Similar content can be found in the interactive The Ultimate Book of Dragons. Here we can get a closer examination of various dragons’ abilities/traits via text, stills and animation. It turns into a fun way to learn more.

Four featurettes follow. Viking-Sized Cast goes for 11 minutes, 44 seconds and provides into from DeBlois, Baruchel, Sanders, Arnold, Butler, Ferguson, Mintz-Plasse, Ferrera, Hill, and actors Kristen Wiig, and TJ Miller. This one covers cast, characters and performances. We don’t get many insights here, but I like the shots of the actors in the studio.

During the 10-minute, 57-second How to Draw a Dragon, we hear from supervising animator Gabe Hordos as he shows us how to sketch Toothless. Hordos offers a good lesson that gives us nice notes about design topics as well.

Next comes The Story Behind the Story. It fills seven minutes, 40 seconds with notes from Sanders, DeBlois, Ferrera, Arnold, and author Cressida Cowell. The program looks at the source novel and its adaptation. Cowell’s comments prove to be the most useful and help make this a strong piece.

The Technical Artistry of Dragon lasts 10 minutes, 13 seconds and provides statements from Sanders, DeBlois, Ring, Hordos, DreamWorks Animation Chief Technology Officer Ed Leonard, DreamWorks Animation Head of Digital Operations Derek Chan, Head of Research and Development Lincoln Wallen, and Research and Development Manager Neil Okamoto. “Artistry” looks at effects, dragon design, 3D and other visual elements. The program offers a good overview of some technical areas.
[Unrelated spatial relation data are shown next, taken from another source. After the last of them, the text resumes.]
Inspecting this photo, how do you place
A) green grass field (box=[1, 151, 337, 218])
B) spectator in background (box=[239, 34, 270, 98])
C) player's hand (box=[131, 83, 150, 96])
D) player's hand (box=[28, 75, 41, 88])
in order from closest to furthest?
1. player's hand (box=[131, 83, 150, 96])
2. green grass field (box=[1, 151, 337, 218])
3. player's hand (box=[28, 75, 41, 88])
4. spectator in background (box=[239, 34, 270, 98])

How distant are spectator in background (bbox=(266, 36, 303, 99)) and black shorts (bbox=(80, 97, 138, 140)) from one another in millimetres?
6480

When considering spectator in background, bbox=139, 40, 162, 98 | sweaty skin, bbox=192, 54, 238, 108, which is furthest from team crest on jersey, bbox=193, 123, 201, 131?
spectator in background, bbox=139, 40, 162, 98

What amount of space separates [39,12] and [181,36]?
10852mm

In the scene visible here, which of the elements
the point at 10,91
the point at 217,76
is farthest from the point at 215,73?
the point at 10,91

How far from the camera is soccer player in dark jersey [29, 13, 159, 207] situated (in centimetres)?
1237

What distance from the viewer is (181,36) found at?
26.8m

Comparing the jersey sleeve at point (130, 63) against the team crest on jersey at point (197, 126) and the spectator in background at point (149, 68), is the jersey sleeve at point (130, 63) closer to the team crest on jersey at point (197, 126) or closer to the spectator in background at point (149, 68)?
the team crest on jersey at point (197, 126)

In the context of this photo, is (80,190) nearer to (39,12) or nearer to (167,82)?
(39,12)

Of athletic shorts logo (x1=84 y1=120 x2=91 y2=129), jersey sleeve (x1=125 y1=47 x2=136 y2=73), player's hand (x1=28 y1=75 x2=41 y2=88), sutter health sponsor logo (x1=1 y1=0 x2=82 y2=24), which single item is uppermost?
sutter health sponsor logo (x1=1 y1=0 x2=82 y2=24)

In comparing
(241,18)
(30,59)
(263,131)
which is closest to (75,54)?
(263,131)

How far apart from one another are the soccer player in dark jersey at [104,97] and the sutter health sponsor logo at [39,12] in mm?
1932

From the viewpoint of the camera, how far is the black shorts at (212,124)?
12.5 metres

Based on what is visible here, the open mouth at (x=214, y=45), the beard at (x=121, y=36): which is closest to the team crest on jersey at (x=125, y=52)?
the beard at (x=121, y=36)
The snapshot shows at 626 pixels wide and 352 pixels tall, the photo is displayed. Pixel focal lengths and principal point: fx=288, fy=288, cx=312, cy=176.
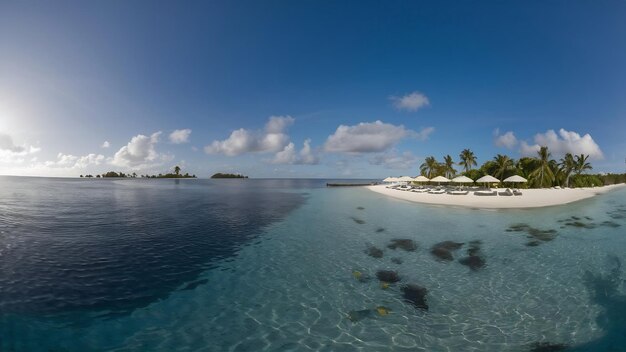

Finally, we get Gobbler’s Training Secrets. This includes six snippets with a total running time of two minutes, 10 seconds. These give us little segments that show the Viking kids as they interact with different dragons. They tend to be fun and amusing.

The disc opens with ads for How to Train Your Dragon 2, Dragons: Riders of Berk, Dragons: Defenders of Berk and Mr. Peabody and Sherman. These also appear under Previews. No trailer for Dragon shows up here.

A second disc presents a DVD copy of Dragon. This repeats the commentary and the episode of Defenders of Berk and adds a couple of components not on the Blu-ray. Legend of the BoneKnapper Dragon goes for 16 minutes, 34 seconds as it offers an animated adventure created for the 2010 home video release of How to Train Your Dragon. It boasts the original cast and ends up as a likable adventure.

Three Deleted Scenes also show up here. We find “Axe to Grind (Test)” (4:58), “Goodbye at the Docks” (1:31) and “Aftermath (Test)” (1:05). These tend to extend existing sequences and give us a bit of additional character material. They’re enjoyable but don’t add much.

The scenes also include intros from DeBlois. He tells us a little about the scenes and why they got cut, so he adds useful info.

As an animated adventure, How to Train Your Dragon offers a moderately entertaining affair. While it never quite excels, it gives us a likable affair without obvious flaws. The Blu-ray delivers excellent picture and audio along with an informative set of supplements. I don’t love Dragon, but I think it usually works well, and the Blu-ray becomes a terrific release.